• [DATASET EXCERPTS]
----------

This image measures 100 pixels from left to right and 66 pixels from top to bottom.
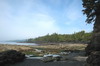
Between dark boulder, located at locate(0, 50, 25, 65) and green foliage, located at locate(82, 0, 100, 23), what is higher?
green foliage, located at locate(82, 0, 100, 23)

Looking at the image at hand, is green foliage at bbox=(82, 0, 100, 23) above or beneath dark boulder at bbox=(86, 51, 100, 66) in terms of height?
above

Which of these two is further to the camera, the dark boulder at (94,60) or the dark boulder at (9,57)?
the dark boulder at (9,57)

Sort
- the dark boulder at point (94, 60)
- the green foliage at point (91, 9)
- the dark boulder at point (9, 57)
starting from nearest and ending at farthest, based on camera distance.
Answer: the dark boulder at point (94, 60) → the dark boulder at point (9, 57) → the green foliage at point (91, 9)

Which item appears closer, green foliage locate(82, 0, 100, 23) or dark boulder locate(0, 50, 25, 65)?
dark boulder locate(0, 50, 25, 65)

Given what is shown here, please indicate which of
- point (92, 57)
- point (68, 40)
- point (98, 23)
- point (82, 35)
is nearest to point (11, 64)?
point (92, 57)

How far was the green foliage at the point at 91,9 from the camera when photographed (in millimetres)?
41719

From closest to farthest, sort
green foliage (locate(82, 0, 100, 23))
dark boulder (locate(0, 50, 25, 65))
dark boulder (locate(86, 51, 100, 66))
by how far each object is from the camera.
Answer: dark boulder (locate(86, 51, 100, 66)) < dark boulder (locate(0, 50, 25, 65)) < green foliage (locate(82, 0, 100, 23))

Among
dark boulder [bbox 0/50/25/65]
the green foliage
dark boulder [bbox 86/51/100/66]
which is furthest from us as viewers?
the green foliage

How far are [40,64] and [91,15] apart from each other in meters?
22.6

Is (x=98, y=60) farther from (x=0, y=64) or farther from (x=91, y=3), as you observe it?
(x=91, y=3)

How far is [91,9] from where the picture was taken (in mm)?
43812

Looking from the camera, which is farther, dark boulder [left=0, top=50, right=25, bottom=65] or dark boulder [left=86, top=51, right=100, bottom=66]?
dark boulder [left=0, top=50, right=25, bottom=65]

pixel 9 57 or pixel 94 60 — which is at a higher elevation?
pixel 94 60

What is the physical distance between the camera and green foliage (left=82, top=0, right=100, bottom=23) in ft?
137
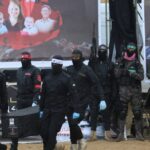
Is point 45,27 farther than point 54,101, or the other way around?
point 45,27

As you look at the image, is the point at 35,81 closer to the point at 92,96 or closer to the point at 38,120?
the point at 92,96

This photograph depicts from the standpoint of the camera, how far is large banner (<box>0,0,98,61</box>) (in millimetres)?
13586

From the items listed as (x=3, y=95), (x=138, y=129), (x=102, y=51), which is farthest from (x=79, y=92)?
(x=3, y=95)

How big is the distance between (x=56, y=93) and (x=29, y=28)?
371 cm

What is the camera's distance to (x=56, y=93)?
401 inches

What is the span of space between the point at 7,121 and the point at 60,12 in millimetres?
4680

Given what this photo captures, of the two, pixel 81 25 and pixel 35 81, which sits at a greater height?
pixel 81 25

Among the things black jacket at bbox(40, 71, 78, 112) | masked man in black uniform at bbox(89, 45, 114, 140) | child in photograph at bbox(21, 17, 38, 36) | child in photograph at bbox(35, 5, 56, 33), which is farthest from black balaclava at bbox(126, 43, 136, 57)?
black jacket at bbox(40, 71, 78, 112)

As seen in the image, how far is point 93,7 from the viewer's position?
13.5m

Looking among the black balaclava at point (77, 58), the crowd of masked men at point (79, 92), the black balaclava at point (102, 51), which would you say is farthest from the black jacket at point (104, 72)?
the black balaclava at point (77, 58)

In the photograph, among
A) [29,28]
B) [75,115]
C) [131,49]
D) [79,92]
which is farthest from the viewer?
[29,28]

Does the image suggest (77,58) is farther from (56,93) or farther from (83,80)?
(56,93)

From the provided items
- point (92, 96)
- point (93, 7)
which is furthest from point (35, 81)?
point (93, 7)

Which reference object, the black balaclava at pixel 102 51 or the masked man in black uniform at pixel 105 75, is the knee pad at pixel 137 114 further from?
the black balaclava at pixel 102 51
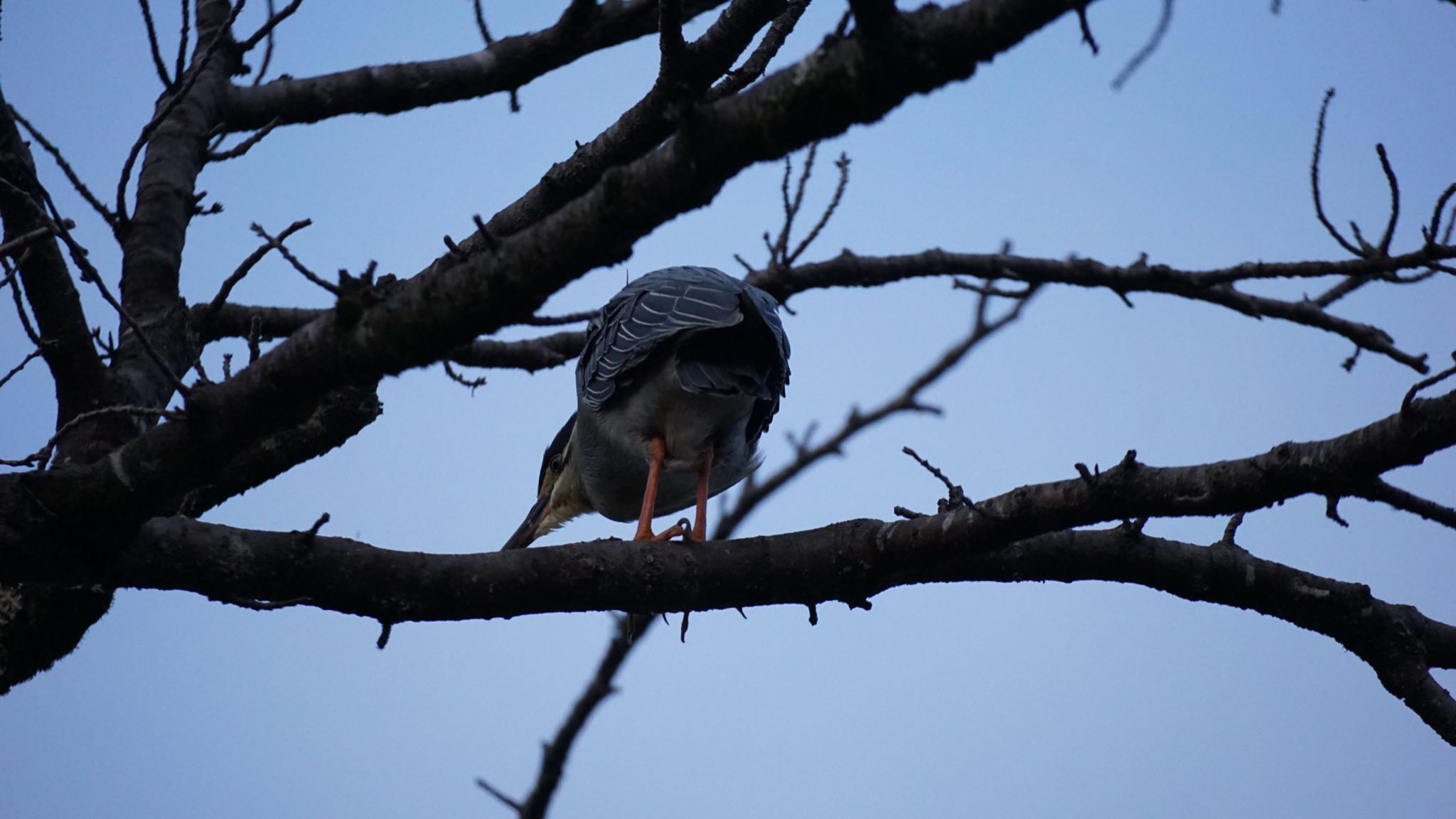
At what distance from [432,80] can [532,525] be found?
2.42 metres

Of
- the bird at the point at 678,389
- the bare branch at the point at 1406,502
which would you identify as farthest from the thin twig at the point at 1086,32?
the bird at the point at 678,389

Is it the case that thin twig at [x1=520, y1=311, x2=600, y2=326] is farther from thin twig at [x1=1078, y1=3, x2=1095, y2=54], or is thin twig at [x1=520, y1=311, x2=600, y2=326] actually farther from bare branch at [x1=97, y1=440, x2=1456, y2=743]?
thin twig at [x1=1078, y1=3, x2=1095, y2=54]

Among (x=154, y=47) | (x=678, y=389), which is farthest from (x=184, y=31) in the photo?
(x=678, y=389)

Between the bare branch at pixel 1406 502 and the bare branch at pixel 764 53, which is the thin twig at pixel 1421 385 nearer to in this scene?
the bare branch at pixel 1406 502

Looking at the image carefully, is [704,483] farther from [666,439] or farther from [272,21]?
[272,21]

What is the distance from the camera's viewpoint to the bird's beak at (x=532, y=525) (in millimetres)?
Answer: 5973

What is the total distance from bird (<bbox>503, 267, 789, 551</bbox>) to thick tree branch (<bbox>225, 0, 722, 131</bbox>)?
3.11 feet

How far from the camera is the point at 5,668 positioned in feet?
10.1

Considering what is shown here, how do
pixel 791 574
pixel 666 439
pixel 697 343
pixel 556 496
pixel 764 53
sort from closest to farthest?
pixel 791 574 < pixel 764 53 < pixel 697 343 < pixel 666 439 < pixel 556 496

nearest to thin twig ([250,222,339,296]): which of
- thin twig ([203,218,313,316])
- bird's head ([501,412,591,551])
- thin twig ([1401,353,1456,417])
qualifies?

----------

• [SHORT TASK]
Express everything in the data from the line containing "How far from" down to the end as a JSON list of strings, with one string per line and blank lines omitted.

• [COMPLETE ANSWER]
[
  "How far from the camera is the point at 5,668 positioned in feet?",
  "10.1",
  "Considering what is shown here, how do",
  "pixel 791 574",
  "pixel 666 439",
  "pixel 697 343",
  "pixel 556 496",
  "pixel 764 53",
  "sort from closest to farthest?",
  "pixel 791 574 < pixel 764 53 < pixel 697 343 < pixel 666 439 < pixel 556 496",
  "nearest to thin twig ([250,222,339,296]): which of",
  "- thin twig ([203,218,313,316])",
  "- bird's head ([501,412,591,551])",
  "- thin twig ([1401,353,1456,417])",
  "qualifies?"
]